EXCERPTED PASSAGE:
-*-*-

Formally, the game is played in two stages:

(1) Player A chooses an infinite walk $w_1, w_2, \dots$ on $G$ (but player B doesn't see it).

(2) Player B goes through the walk one step at a time. At step $t$ (having already observed $w_1, w_2, \dots, w_t$) he gets to either go to step $t+1$ (revealing $w_{t+1}$) or he can 'swat' by picking a vertex $v$ (which ends the game -- so he can only do it once). Player B is allowed to observe as many steps of the walk as he wants before swatting.

Player B wins if and only if $w_{t+k} = v$, where $t$ is the step where he decided to swat $v$ (i.e. the fly gets hit).

Even simple examples (e.g. $G$ is a 3-cycle, $k = 2$) give interesting behavior. I'd be surprised if nobody has ever studied this game, but I can't find it anywhere. Has anyone seen this before?


EDIT: As per Kaveh's suggestion (on the CSTheory copy -- now deleted), here's a bit of background about this.

I'm interested in this question as a simplification of a continuous problem about finding a maximally unpredictable random process for generating a path on the real line (for a particular measure of unpredictability). Thus, one thing I'd like to know in particular is an optimal strategy for the fly on the integer line (which can be simulated by using a cycle of size $2k + 1$ instead).

-*-*-

GIVEN RECORDS:
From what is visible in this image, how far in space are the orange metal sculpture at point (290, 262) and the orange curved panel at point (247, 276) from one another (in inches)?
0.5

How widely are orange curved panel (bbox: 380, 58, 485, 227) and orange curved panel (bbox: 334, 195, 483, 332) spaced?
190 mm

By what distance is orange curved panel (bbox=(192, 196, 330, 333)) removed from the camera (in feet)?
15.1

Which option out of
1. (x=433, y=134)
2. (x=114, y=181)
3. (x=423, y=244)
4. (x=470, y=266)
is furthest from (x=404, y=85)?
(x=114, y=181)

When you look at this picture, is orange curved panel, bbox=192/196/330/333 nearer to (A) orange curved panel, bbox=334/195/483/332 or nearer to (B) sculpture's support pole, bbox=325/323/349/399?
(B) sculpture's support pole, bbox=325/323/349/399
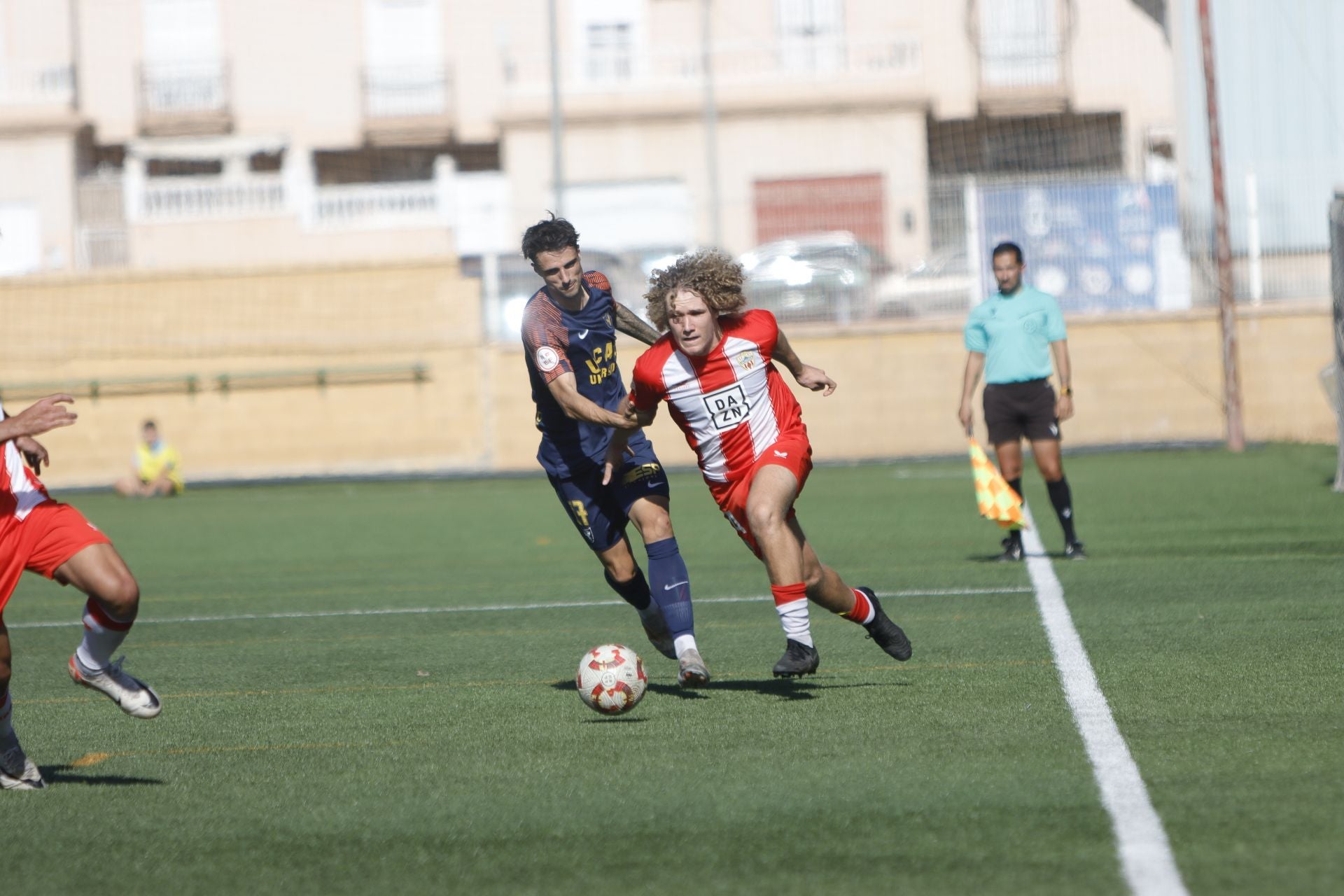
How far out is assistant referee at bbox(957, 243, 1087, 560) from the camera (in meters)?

-*-*-

PROBLEMS AND TASKS:
**a.** Answer these about the game excerpt:
(i) Which player chooses the infinite walk in stage (1)?
(ii) What simple example is given as showing interesting behavior?
(iii) What can be used to simulate the integer line?
**b.** Reproduce a part of the game excerpt word for word: begin at the words "(2) Player B" and stop after "fly gets hit).".
The records have no connection to the game excerpt.

ANSWERS FOR THE EXERCISE:
**a.**
(i) Player A
(ii) $G$ is a 3-cycle with $k = 2$
(iii) A cycle of size $2k + 1$

**b.**
(2) Player B goes through the walk one step at a time. At step $t$ (having already observed $w_1, w_2, \dots, w_t$) he gets to either go to step $t+1$ (revealing $w_{t+1}$) or he can 'swat' by picking a vertex $v$ (which ends the game -- so he can only do it once). Player B is allowed to observe as many steps of the walk as he wants before swatting.

Player B wins if and only if $w_{t+k} = v$, where $t$ is the step where he decided to swat $v$ (i.e. the fly gets hit).